Alex Berger was asked to write a report for the CNC (Centre national du cinéma et de l'image animée (French National Center for Cinema and Animation) on a new organization of scripted drama in France. The report was commissioned by the CNC to examine what changes were needed in the French television industry to meet the standards and demands of the new, so-called "golden age" of scripted drama. Using Le Bureau des Légendes (The Bureau) as a case study, it explores the paradigm shift brought about by the rise of digital platforms and how that transformation has affected the development, production, and distribution of television series.
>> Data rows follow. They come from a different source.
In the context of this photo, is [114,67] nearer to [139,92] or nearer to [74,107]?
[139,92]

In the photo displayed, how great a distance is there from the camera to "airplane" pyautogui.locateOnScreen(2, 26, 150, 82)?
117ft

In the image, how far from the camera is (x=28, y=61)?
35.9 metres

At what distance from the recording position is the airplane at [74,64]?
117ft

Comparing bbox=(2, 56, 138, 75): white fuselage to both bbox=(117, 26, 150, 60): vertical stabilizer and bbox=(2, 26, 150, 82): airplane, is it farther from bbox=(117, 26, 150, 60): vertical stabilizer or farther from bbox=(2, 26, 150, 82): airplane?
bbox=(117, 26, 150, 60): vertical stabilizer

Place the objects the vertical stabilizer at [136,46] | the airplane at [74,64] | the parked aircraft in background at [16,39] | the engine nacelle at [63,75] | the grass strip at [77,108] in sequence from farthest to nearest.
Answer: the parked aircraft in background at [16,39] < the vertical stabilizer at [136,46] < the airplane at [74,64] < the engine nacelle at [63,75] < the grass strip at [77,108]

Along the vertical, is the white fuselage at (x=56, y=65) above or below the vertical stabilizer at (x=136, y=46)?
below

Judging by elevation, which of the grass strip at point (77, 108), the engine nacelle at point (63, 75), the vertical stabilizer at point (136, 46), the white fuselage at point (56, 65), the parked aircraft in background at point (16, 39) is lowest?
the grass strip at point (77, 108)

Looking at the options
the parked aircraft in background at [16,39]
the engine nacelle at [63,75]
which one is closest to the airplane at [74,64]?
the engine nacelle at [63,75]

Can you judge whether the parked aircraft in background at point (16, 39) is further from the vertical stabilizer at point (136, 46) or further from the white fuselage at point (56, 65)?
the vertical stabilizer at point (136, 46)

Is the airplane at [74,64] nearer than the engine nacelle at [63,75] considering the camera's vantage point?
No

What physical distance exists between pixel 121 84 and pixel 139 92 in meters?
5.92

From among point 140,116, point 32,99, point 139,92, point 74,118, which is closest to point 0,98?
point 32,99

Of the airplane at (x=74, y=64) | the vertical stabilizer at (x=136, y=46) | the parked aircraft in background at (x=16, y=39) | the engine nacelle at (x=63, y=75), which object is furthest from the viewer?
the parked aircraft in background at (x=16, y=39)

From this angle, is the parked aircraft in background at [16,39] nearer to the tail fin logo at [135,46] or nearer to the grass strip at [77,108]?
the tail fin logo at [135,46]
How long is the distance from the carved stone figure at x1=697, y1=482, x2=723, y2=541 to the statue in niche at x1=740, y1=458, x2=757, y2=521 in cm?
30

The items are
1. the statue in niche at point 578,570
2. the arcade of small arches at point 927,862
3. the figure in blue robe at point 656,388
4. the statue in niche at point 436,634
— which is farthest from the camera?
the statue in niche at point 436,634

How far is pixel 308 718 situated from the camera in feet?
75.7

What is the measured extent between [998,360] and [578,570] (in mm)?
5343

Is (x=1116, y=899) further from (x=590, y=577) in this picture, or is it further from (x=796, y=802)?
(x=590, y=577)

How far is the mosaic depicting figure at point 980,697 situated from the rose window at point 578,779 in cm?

=== Television appearance ===
In 1992, he interpreted the character of Jean-Robert Günther in L'Émission impossible on TF1, the first show of the TV presenter Arthur on television. In 1994, he made an appearance on Canal+ in the very last sketch of the show in Nulle part ailleurs of Antoine de Caunes and José Garcia. With the humoristic group Les Nuls as a guest on the set, he made a parody of one of them, Dominique Farrugia

=== Cinema appearance ===
Alex Berger interpreted the character of Caius Tchounus Mogulus, in Astérix et Obélix: Mission Cléopâtre of Alain Chabat.